Reduce those nine services an hour to something more appropriate (say five trains per hour? Still a turn up and go frequency) and you could save three or four units for use on other busier routes.
Pretending that running so many trains to the Airport is as simple as laying over at Mayfield is disingenuous, sorry, especially as most Airport services currently depart from the main shed at Piccadilly (the half hourly stoppers, the Middlesbrough service, the York service and the Cleethorpes service), compared to those using 13/14 (the Scottish service, the Blackpool service, the Southport service and the Liverpool service), so theyre certainly not *all* coming from the west anyway.
If you want to avoid terminating services at Piccadilly then why arent we talking about things like Cleethorpes Southport? Contrary to Received Wisdom on here, the answer doesnt always have to be run a through service to Manchester Airport every hour...
for the record, the airport station is used by more passengers than many other stations that TransPennine Express serve
Many other stations served by TPE get significantly fewer than ten departures an hour though (nine to Manchester, one to Crewe)...

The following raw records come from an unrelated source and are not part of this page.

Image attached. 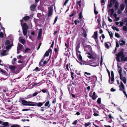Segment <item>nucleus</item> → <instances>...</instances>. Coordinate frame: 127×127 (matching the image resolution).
I'll return each instance as SVG.
<instances>
[{
    "mask_svg": "<svg viewBox=\"0 0 127 127\" xmlns=\"http://www.w3.org/2000/svg\"><path fill=\"white\" fill-rule=\"evenodd\" d=\"M45 103L44 105V106L45 107L47 108H49L50 107V101H45Z\"/></svg>",
    "mask_w": 127,
    "mask_h": 127,
    "instance_id": "12",
    "label": "nucleus"
},
{
    "mask_svg": "<svg viewBox=\"0 0 127 127\" xmlns=\"http://www.w3.org/2000/svg\"><path fill=\"white\" fill-rule=\"evenodd\" d=\"M58 19V17H56L55 18V20L54 21V23H53V24H55L56 23Z\"/></svg>",
    "mask_w": 127,
    "mask_h": 127,
    "instance_id": "59",
    "label": "nucleus"
},
{
    "mask_svg": "<svg viewBox=\"0 0 127 127\" xmlns=\"http://www.w3.org/2000/svg\"><path fill=\"white\" fill-rule=\"evenodd\" d=\"M22 121L23 122H25L26 121L29 122V119H22Z\"/></svg>",
    "mask_w": 127,
    "mask_h": 127,
    "instance_id": "60",
    "label": "nucleus"
},
{
    "mask_svg": "<svg viewBox=\"0 0 127 127\" xmlns=\"http://www.w3.org/2000/svg\"><path fill=\"white\" fill-rule=\"evenodd\" d=\"M114 120L110 119L109 118H108L106 120L108 122L110 123H111L113 121V120Z\"/></svg>",
    "mask_w": 127,
    "mask_h": 127,
    "instance_id": "36",
    "label": "nucleus"
},
{
    "mask_svg": "<svg viewBox=\"0 0 127 127\" xmlns=\"http://www.w3.org/2000/svg\"><path fill=\"white\" fill-rule=\"evenodd\" d=\"M92 78L94 79V81H95L97 80V77L96 76H94L92 77Z\"/></svg>",
    "mask_w": 127,
    "mask_h": 127,
    "instance_id": "51",
    "label": "nucleus"
},
{
    "mask_svg": "<svg viewBox=\"0 0 127 127\" xmlns=\"http://www.w3.org/2000/svg\"><path fill=\"white\" fill-rule=\"evenodd\" d=\"M16 58H14L12 60V64H16L15 61L16 60Z\"/></svg>",
    "mask_w": 127,
    "mask_h": 127,
    "instance_id": "38",
    "label": "nucleus"
},
{
    "mask_svg": "<svg viewBox=\"0 0 127 127\" xmlns=\"http://www.w3.org/2000/svg\"><path fill=\"white\" fill-rule=\"evenodd\" d=\"M22 57L21 55H19L18 57H17V58L19 59H22Z\"/></svg>",
    "mask_w": 127,
    "mask_h": 127,
    "instance_id": "55",
    "label": "nucleus"
},
{
    "mask_svg": "<svg viewBox=\"0 0 127 127\" xmlns=\"http://www.w3.org/2000/svg\"><path fill=\"white\" fill-rule=\"evenodd\" d=\"M52 52V50L49 49V50L47 51L46 53H45L44 55V57L43 58L44 59L45 56L48 57V56L50 52Z\"/></svg>",
    "mask_w": 127,
    "mask_h": 127,
    "instance_id": "10",
    "label": "nucleus"
},
{
    "mask_svg": "<svg viewBox=\"0 0 127 127\" xmlns=\"http://www.w3.org/2000/svg\"><path fill=\"white\" fill-rule=\"evenodd\" d=\"M99 63H93L90 65L91 66H93L94 67H95L97 66Z\"/></svg>",
    "mask_w": 127,
    "mask_h": 127,
    "instance_id": "23",
    "label": "nucleus"
},
{
    "mask_svg": "<svg viewBox=\"0 0 127 127\" xmlns=\"http://www.w3.org/2000/svg\"><path fill=\"white\" fill-rule=\"evenodd\" d=\"M101 2L102 5L103 6L105 4V1L104 0H101Z\"/></svg>",
    "mask_w": 127,
    "mask_h": 127,
    "instance_id": "49",
    "label": "nucleus"
},
{
    "mask_svg": "<svg viewBox=\"0 0 127 127\" xmlns=\"http://www.w3.org/2000/svg\"><path fill=\"white\" fill-rule=\"evenodd\" d=\"M82 13L81 12L79 14V18L80 19H81L82 17Z\"/></svg>",
    "mask_w": 127,
    "mask_h": 127,
    "instance_id": "37",
    "label": "nucleus"
},
{
    "mask_svg": "<svg viewBox=\"0 0 127 127\" xmlns=\"http://www.w3.org/2000/svg\"><path fill=\"white\" fill-rule=\"evenodd\" d=\"M91 124L90 122L88 123H86L84 125L85 127H87Z\"/></svg>",
    "mask_w": 127,
    "mask_h": 127,
    "instance_id": "43",
    "label": "nucleus"
},
{
    "mask_svg": "<svg viewBox=\"0 0 127 127\" xmlns=\"http://www.w3.org/2000/svg\"><path fill=\"white\" fill-rule=\"evenodd\" d=\"M0 124L1 127H7L9 124L7 122H3L0 120Z\"/></svg>",
    "mask_w": 127,
    "mask_h": 127,
    "instance_id": "6",
    "label": "nucleus"
},
{
    "mask_svg": "<svg viewBox=\"0 0 127 127\" xmlns=\"http://www.w3.org/2000/svg\"><path fill=\"white\" fill-rule=\"evenodd\" d=\"M97 31L95 32H94V34L93 36L92 37L95 39H97Z\"/></svg>",
    "mask_w": 127,
    "mask_h": 127,
    "instance_id": "21",
    "label": "nucleus"
},
{
    "mask_svg": "<svg viewBox=\"0 0 127 127\" xmlns=\"http://www.w3.org/2000/svg\"><path fill=\"white\" fill-rule=\"evenodd\" d=\"M22 20H20V21L21 22V25L22 30H27L29 29L28 26L26 23H24L23 25L22 24Z\"/></svg>",
    "mask_w": 127,
    "mask_h": 127,
    "instance_id": "5",
    "label": "nucleus"
},
{
    "mask_svg": "<svg viewBox=\"0 0 127 127\" xmlns=\"http://www.w3.org/2000/svg\"><path fill=\"white\" fill-rule=\"evenodd\" d=\"M109 82L110 84H112L114 80V78L113 77H110V73H109Z\"/></svg>",
    "mask_w": 127,
    "mask_h": 127,
    "instance_id": "13",
    "label": "nucleus"
},
{
    "mask_svg": "<svg viewBox=\"0 0 127 127\" xmlns=\"http://www.w3.org/2000/svg\"><path fill=\"white\" fill-rule=\"evenodd\" d=\"M111 77L114 78V73L113 71H112L111 72Z\"/></svg>",
    "mask_w": 127,
    "mask_h": 127,
    "instance_id": "58",
    "label": "nucleus"
},
{
    "mask_svg": "<svg viewBox=\"0 0 127 127\" xmlns=\"http://www.w3.org/2000/svg\"><path fill=\"white\" fill-rule=\"evenodd\" d=\"M40 92L41 91H40L39 92H35V93H34L32 94L33 97L35 96H36L38 93Z\"/></svg>",
    "mask_w": 127,
    "mask_h": 127,
    "instance_id": "42",
    "label": "nucleus"
},
{
    "mask_svg": "<svg viewBox=\"0 0 127 127\" xmlns=\"http://www.w3.org/2000/svg\"><path fill=\"white\" fill-rule=\"evenodd\" d=\"M9 68L12 71H13L14 70L16 69V67L15 66L12 65L10 66Z\"/></svg>",
    "mask_w": 127,
    "mask_h": 127,
    "instance_id": "22",
    "label": "nucleus"
},
{
    "mask_svg": "<svg viewBox=\"0 0 127 127\" xmlns=\"http://www.w3.org/2000/svg\"><path fill=\"white\" fill-rule=\"evenodd\" d=\"M116 0H111L110 3L108 5L109 8H111L112 5L114 4L116 2Z\"/></svg>",
    "mask_w": 127,
    "mask_h": 127,
    "instance_id": "14",
    "label": "nucleus"
},
{
    "mask_svg": "<svg viewBox=\"0 0 127 127\" xmlns=\"http://www.w3.org/2000/svg\"><path fill=\"white\" fill-rule=\"evenodd\" d=\"M80 47V43H77L76 44V54L77 56V57L78 59L80 60H81L82 59V56L80 54L81 53L80 51L78 50V49Z\"/></svg>",
    "mask_w": 127,
    "mask_h": 127,
    "instance_id": "1",
    "label": "nucleus"
},
{
    "mask_svg": "<svg viewBox=\"0 0 127 127\" xmlns=\"http://www.w3.org/2000/svg\"><path fill=\"white\" fill-rule=\"evenodd\" d=\"M42 29H40L39 30V32L37 36V39L40 40L41 38V35L42 34Z\"/></svg>",
    "mask_w": 127,
    "mask_h": 127,
    "instance_id": "11",
    "label": "nucleus"
},
{
    "mask_svg": "<svg viewBox=\"0 0 127 127\" xmlns=\"http://www.w3.org/2000/svg\"><path fill=\"white\" fill-rule=\"evenodd\" d=\"M109 43L108 42L105 43V46L107 48H109Z\"/></svg>",
    "mask_w": 127,
    "mask_h": 127,
    "instance_id": "41",
    "label": "nucleus"
},
{
    "mask_svg": "<svg viewBox=\"0 0 127 127\" xmlns=\"http://www.w3.org/2000/svg\"><path fill=\"white\" fill-rule=\"evenodd\" d=\"M109 11V12L111 13V15H112L114 13V10L112 8L110 9Z\"/></svg>",
    "mask_w": 127,
    "mask_h": 127,
    "instance_id": "34",
    "label": "nucleus"
},
{
    "mask_svg": "<svg viewBox=\"0 0 127 127\" xmlns=\"http://www.w3.org/2000/svg\"><path fill=\"white\" fill-rule=\"evenodd\" d=\"M120 45L121 46H123L125 44V41L123 40H120Z\"/></svg>",
    "mask_w": 127,
    "mask_h": 127,
    "instance_id": "24",
    "label": "nucleus"
},
{
    "mask_svg": "<svg viewBox=\"0 0 127 127\" xmlns=\"http://www.w3.org/2000/svg\"><path fill=\"white\" fill-rule=\"evenodd\" d=\"M117 60L118 62H120L121 61L124 60L125 57L123 53L122 52H120L116 55Z\"/></svg>",
    "mask_w": 127,
    "mask_h": 127,
    "instance_id": "2",
    "label": "nucleus"
},
{
    "mask_svg": "<svg viewBox=\"0 0 127 127\" xmlns=\"http://www.w3.org/2000/svg\"><path fill=\"white\" fill-rule=\"evenodd\" d=\"M81 1H79L78 2H77V4L78 6H79L80 7V8H81Z\"/></svg>",
    "mask_w": 127,
    "mask_h": 127,
    "instance_id": "33",
    "label": "nucleus"
},
{
    "mask_svg": "<svg viewBox=\"0 0 127 127\" xmlns=\"http://www.w3.org/2000/svg\"><path fill=\"white\" fill-rule=\"evenodd\" d=\"M93 115L95 116H97L99 115V114H97L96 113H95V112H94V113L93 114Z\"/></svg>",
    "mask_w": 127,
    "mask_h": 127,
    "instance_id": "61",
    "label": "nucleus"
},
{
    "mask_svg": "<svg viewBox=\"0 0 127 127\" xmlns=\"http://www.w3.org/2000/svg\"><path fill=\"white\" fill-rule=\"evenodd\" d=\"M22 49L23 50V45L19 43H18L17 47V50H21Z\"/></svg>",
    "mask_w": 127,
    "mask_h": 127,
    "instance_id": "9",
    "label": "nucleus"
},
{
    "mask_svg": "<svg viewBox=\"0 0 127 127\" xmlns=\"http://www.w3.org/2000/svg\"><path fill=\"white\" fill-rule=\"evenodd\" d=\"M123 29L124 31H126L127 30V27L126 26H124L123 27Z\"/></svg>",
    "mask_w": 127,
    "mask_h": 127,
    "instance_id": "52",
    "label": "nucleus"
},
{
    "mask_svg": "<svg viewBox=\"0 0 127 127\" xmlns=\"http://www.w3.org/2000/svg\"><path fill=\"white\" fill-rule=\"evenodd\" d=\"M108 117H109V118L110 119H112L113 120H114V118L112 116V115L111 114H109L108 115Z\"/></svg>",
    "mask_w": 127,
    "mask_h": 127,
    "instance_id": "39",
    "label": "nucleus"
},
{
    "mask_svg": "<svg viewBox=\"0 0 127 127\" xmlns=\"http://www.w3.org/2000/svg\"><path fill=\"white\" fill-rule=\"evenodd\" d=\"M119 73L120 75V78L123 81L125 79H126V78L125 77H123L122 76V75L121 73V72H120V71H119Z\"/></svg>",
    "mask_w": 127,
    "mask_h": 127,
    "instance_id": "20",
    "label": "nucleus"
},
{
    "mask_svg": "<svg viewBox=\"0 0 127 127\" xmlns=\"http://www.w3.org/2000/svg\"><path fill=\"white\" fill-rule=\"evenodd\" d=\"M6 51L5 50H4L1 53V54L2 56H4L6 55L7 54H6Z\"/></svg>",
    "mask_w": 127,
    "mask_h": 127,
    "instance_id": "26",
    "label": "nucleus"
},
{
    "mask_svg": "<svg viewBox=\"0 0 127 127\" xmlns=\"http://www.w3.org/2000/svg\"><path fill=\"white\" fill-rule=\"evenodd\" d=\"M9 43H10V41L8 40H7L5 42V44L6 45H7L9 44Z\"/></svg>",
    "mask_w": 127,
    "mask_h": 127,
    "instance_id": "50",
    "label": "nucleus"
},
{
    "mask_svg": "<svg viewBox=\"0 0 127 127\" xmlns=\"http://www.w3.org/2000/svg\"><path fill=\"white\" fill-rule=\"evenodd\" d=\"M30 18L29 16H25L23 18L22 20H24L26 21L28 20Z\"/></svg>",
    "mask_w": 127,
    "mask_h": 127,
    "instance_id": "28",
    "label": "nucleus"
},
{
    "mask_svg": "<svg viewBox=\"0 0 127 127\" xmlns=\"http://www.w3.org/2000/svg\"><path fill=\"white\" fill-rule=\"evenodd\" d=\"M82 36L83 37H85V38H86V36H87V34H86V32L85 31H84L82 34Z\"/></svg>",
    "mask_w": 127,
    "mask_h": 127,
    "instance_id": "35",
    "label": "nucleus"
},
{
    "mask_svg": "<svg viewBox=\"0 0 127 127\" xmlns=\"http://www.w3.org/2000/svg\"><path fill=\"white\" fill-rule=\"evenodd\" d=\"M23 98L20 99V100L21 101L22 104L25 106H31L32 105V102L27 101L25 100L22 99Z\"/></svg>",
    "mask_w": 127,
    "mask_h": 127,
    "instance_id": "3",
    "label": "nucleus"
},
{
    "mask_svg": "<svg viewBox=\"0 0 127 127\" xmlns=\"http://www.w3.org/2000/svg\"><path fill=\"white\" fill-rule=\"evenodd\" d=\"M40 91H41L43 93L46 92L48 95H49V92L47 91V89H43L42 90Z\"/></svg>",
    "mask_w": 127,
    "mask_h": 127,
    "instance_id": "19",
    "label": "nucleus"
},
{
    "mask_svg": "<svg viewBox=\"0 0 127 127\" xmlns=\"http://www.w3.org/2000/svg\"><path fill=\"white\" fill-rule=\"evenodd\" d=\"M44 60V59L43 58L41 60L40 62H39V65L41 67L43 66V62Z\"/></svg>",
    "mask_w": 127,
    "mask_h": 127,
    "instance_id": "25",
    "label": "nucleus"
},
{
    "mask_svg": "<svg viewBox=\"0 0 127 127\" xmlns=\"http://www.w3.org/2000/svg\"><path fill=\"white\" fill-rule=\"evenodd\" d=\"M41 16V14L40 13H38L37 14V17H38V18H39Z\"/></svg>",
    "mask_w": 127,
    "mask_h": 127,
    "instance_id": "64",
    "label": "nucleus"
},
{
    "mask_svg": "<svg viewBox=\"0 0 127 127\" xmlns=\"http://www.w3.org/2000/svg\"><path fill=\"white\" fill-rule=\"evenodd\" d=\"M45 101L42 102H39L37 103L32 102V106H36L39 107H41L43 105V104L45 103Z\"/></svg>",
    "mask_w": 127,
    "mask_h": 127,
    "instance_id": "4",
    "label": "nucleus"
},
{
    "mask_svg": "<svg viewBox=\"0 0 127 127\" xmlns=\"http://www.w3.org/2000/svg\"><path fill=\"white\" fill-rule=\"evenodd\" d=\"M3 37V33L2 32L0 33V37L2 38Z\"/></svg>",
    "mask_w": 127,
    "mask_h": 127,
    "instance_id": "56",
    "label": "nucleus"
},
{
    "mask_svg": "<svg viewBox=\"0 0 127 127\" xmlns=\"http://www.w3.org/2000/svg\"><path fill=\"white\" fill-rule=\"evenodd\" d=\"M71 86L72 85L71 84H70L69 85H68L67 88L69 92H70V88L71 87Z\"/></svg>",
    "mask_w": 127,
    "mask_h": 127,
    "instance_id": "48",
    "label": "nucleus"
},
{
    "mask_svg": "<svg viewBox=\"0 0 127 127\" xmlns=\"http://www.w3.org/2000/svg\"><path fill=\"white\" fill-rule=\"evenodd\" d=\"M13 46V44H10L8 45L6 47V49L7 50L9 49Z\"/></svg>",
    "mask_w": 127,
    "mask_h": 127,
    "instance_id": "32",
    "label": "nucleus"
},
{
    "mask_svg": "<svg viewBox=\"0 0 127 127\" xmlns=\"http://www.w3.org/2000/svg\"><path fill=\"white\" fill-rule=\"evenodd\" d=\"M19 41L23 45H24L26 43L25 40L24 39L20 38H19Z\"/></svg>",
    "mask_w": 127,
    "mask_h": 127,
    "instance_id": "18",
    "label": "nucleus"
},
{
    "mask_svg": "<svg viewBox=\"0 0 127 127\" xmlns=\"http://www.w3.org/2000/svg\"><path fill=\"white\" fill-rule=\"evenodd\" d=\"M33 97V96L32 94L29 95L27 96V98H25V99H27L28 98H30L32 97Z\"/></svg>",
    "mask_w": 127,
    "mask_h": 127,
    "instance_id": "40",
    "label": "nucleus"
},
{
    "mask_svg": "<svg viewBox=\"0 0 127 127\" xmlns=\"http://www.w3.org/2000/svg\"><path fill=\"white\" fill-rule=\"evenodd\" d=\"M125 8V5L124 4H121L120 5V10L122 11Z\"/></svg>",
    "mask_w": 127,
    "mask_h": 127,
    "instance_id": "29",
    "label": "nucleus"
},
{
    "mask_svg": "<svg viewBox=\"0 0 127 127\" xmlns=\"http://www.w3.org/2000/svg\"><path fill=\"white\" fill-rule=\"evenodd\" d=\"M78 122V121L77 120H75L72 123V124L74 125H76L77 124Z\"/></svg>",
    "mask_w": 127,
    "mask_h": 127,
    "instance_id": "46",
    "label": "nucleus"
},
{
    "mask_svg": "<svg viewBox=\"0 0 127 127\" xmlns=\"http://www.w3.org/2000/svg\"><path fill=\"white\" fill-rule=\"evenodd\" d=\"M119 45L117 41L116 42V48H118L119 47Z\"/></svg>",
    "mask_w": 127,
    "mask_h": 127,
    "instance_id": "57",
    "label": "nucleus"
},
{
    "mask_svg": "<svg viewBox=\"0 0 127 127\" xmlns=\"http://www.w3.org/2000/svg\"><path fill=\"white\" fill-rule=\"evenodd\" d=\"M121 84L120 85V90L123 91L124 89V87L123 83L121 82Z\"/></svg>",
    "mask_w": 127,
    "mask_h": 127,
    "instance_id": "17",
    "label": "nucleus"
},
{
    "mask_svg": "<svg viewBox=\"0 0 127 127\" xmlns=\"http://www.w3.org/2000/svg\"><path fill=\"white\" fill-rule=\"evenodd\" d=\"M36 5L34 4H32L30 7V10L32 11H34L36 7Z\"/></svg>",
    "mask_w": 127,
    "mask_h": 127,
    "instance_id": "15",
    "label": "nucleus"
},
{
    "mask_svg": "<svg viewBox=\"0 0 127 127\" xmlns=\"http://www.w3.org/2000/svg\"><path fill=\"white\" fill-rule=\"evenodd\" d=\"M48 17L51 16L52 14L53 8L51 7H48Z\"/></svg>",
    "mask_w": 127,
    "mask_h": 127,
    "instance_id": "7",
    "label": "nucleus"
},
{
    "mask_svg": "<svg viewBox=\"0 0 127 127\" xmlns=\"http://www.w3.org/2000/svg\"><path fill=\"white\" fill-rule=\"evenodd\" d=\"M118 6H119L118 3V2H116L115 3V5H114V6L115 8V9L116 10L118 8Z\"/></svg>",
    "mask_w": 127,
    "mask_h": 127,
    "instance_id": "30",
    "label": "nucleus"
},
{
    "mask_svg": "<svg viewBox=\"0 0 127 127\" xmlns=\"http://www.w3.org/2000/svg\"><path fill=\"white\" fill-rule=\"evenodd\" d=\"M89 96L91 97L93 99V100H95L96 98V97H97L96 95V94L95 93V92H94L93 93V94L92 95V94L91 93H90L89 94Z\"/></svg>",
    "mask_w": 127,
    "mask_h": 127,
    "instance_id": "8",
    "label": "nucleus"
},
{
    "mask_svg": "<svg viewBox=\"0 0 127 127\" xmlns=\"http://www.w3.org/2000/svg\"><path fill=\"white\" fill-rule=\"evenodd\" d=\"M11 127H21L20 126L18 125H12L11 126Z\"/></svg>",
    "mask_w": 127,
    "mask_h": 127,
    "instance_id": "47",
    "label": "nucleus"
},
{
    "mask_svg": "<svg viewBox=\"0 0 127 127\" xmlns=\"http://www.w3.org/2000/svg\"><path fill=\"white\" fill-rule=\"evenodd\" d=\"M94 12L95 15H97L98 13V12L96 10V8L95 7L94 8Z\"/></svg>",
    "mask_w": 127,
    "mask_h": 127,
    "instance_id": "53",
    "label": "nucleus"
},
{
    "mask_svg": "<svg viewBox=\"0 0 127 127\" xmlns=\"http://www.w3.org/2000/svg\"><path fill=\"white\" fill-rule=\"evenodd\" d=\"M23 30V33L24 35V36H26V37L27 38V30Z\"/></svg>",
    "mask_w": 127,
    "mask_h": 127,
    "instance_id": "27",
    "label": "nucleus"
},
{
    "mask_svg": "<svg viewBox=\"0 0 127 127\" xmlns=\"http://www.w3.org/2000/svg\"><path fill=\"white\" fill-rule=\"evenodd\" d=\"M46 108L44 106H43L40 108V111L42 112L44 110V109Z\"/></svg>",
    "mask_w": 127,
    "mask_h": 127,
    "instance_id": "45",
    "label": "nucleus"
},
{
    "mask_svg": "<svg viewBox=\"0 0 127 127\" xmlns=\"http://www.w3.org/2000/svg\"><path fill=\"white\" fill-rule=\"evenodd\" d=\"M82 59L81 60H80L79 59H78L79 61L81 62V63H82V64H85V65H89V63L87 61H85L83 60L82 57Z\"/></svg>",
    "mask_w": 127,
    "mask_h": 127,
    "instance_id": "16",
    "label": "nucleus"
},
{
    "mask_svg": "<svg viewBox=\"0 0 127 127\" xmlns=\"http://www.w3.org/2000/svg\"><path fill=\"white\" fill-rule=\"evenodd\" d=\"M49 58L48 59H46V60L44 61V62L43 61V66H44V65L46 64L47 63H48V62L49 61Z\"/></svg>",
    "mask_w": 127,
    "mask_h": 127,
    "instance_id": "31",
    "label": "nucleus"
},
{
    "mask_svg": "<svg viewBox=\"0 0 127 127\" xmlns=\"http://www.w3.org/2000/svg\"><path fill=\"white\" fill-rule=\"evenodd\" d=\"M59 32L58 31H56L54 32V35H56V34L57 33H59Z\"/></svg>",
    "mask_w": 127,
    "mask_h": 127,
    "instance_id": "63",
    "label": "nucleus"
},
{
    "mask_svg": "<svg viewBox=\"0 0 127 127\" xmlns=\"http://www.w3.org/2000/svg\"><path fill=\"white\" fill-rule=\"evenodd\" d=\"M115 36L119 38L120 37V36L119 35V34L118 33H115Z\"/></svg>",
    "mask_w": 127,
    "mask_h": 127,
    "instance_id": "54",
    "label": "nucleus"
},
{
    "mask_svg": "<svg viewBox=\"0 0 127 127\" xmlns=\"http://www.w3.org/2000/svg\"><path fill=\"white\" fill-rule=\"evenodd\" d=\"M97 103L99 105L101 103V98H99L97 100Z\"/></svg>",
    "mask_w": 127,
    "mask_h": 127,
    "instance_id": "44",
    "label": "nucleus"
},
{
    "mask_svg": "<svg viewBox=\"0 0 127 127\" xmlns=\"http://www.w3.org/2000/svg\"><path fill=\"white\" fill-rule=\"evenodd\" d=\"M69 0H66L65 1L64 5H66V4L68 2Z\"/></svg>",
    "mask_w": 127,
    "mask_h": 127,
    "instance_id": "62",
    "label": "nucleus"
}]
</instances>
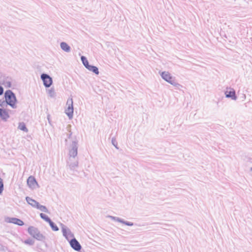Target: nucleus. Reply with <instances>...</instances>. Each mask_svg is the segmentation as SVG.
<instances>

I had a horrendous journey from Manchester to Edinburgh several years ago - due to bad traffic congestion in South Manchester I would have missed my planned through train from Piccadilly (then a diesel unit run by Virgin) so I went to Oxford Road, only to have it confirmed that it didn't stop there. I jumped on the next train to Bolton only to find that the Edinburgh train again trundled through the platform at five miles per hour without stopping. Damage limitation time - with no through train for several hours I caught the next train to Preston and didn't have too long to wait for a Glasgow train, although this was a bit delayed.
Now I recall the eminently sensible practice of splitting Anglo-Scottish trains at Carstairs, but under the bearded wonder this practice had ceased so still no Edinburgh connection but the train guard was on the ball - rather than travel all the way into Glasgow he advised me to decamp at Motherwell and await a connection on the newly electrified GNER Glasgow-Edinburgh-London route
I dont know when this journey was, but if you are talking about Virgin running units rather than loco hauled/ HSTs (and Beardie / GNER) then itd have been a few years since the Carstairs Edinburgh line was newly electrified?
Still, worth remembering that for a few years under Virgin, there were no direct services from Manchester Airport to Carlisle/ Glasgow/ Edinburgh (Manchester Edinburgh/ Glasgow services were an extension of Bristol/ Reading - Birmingham Manchester services) and most people seemed to cope okay.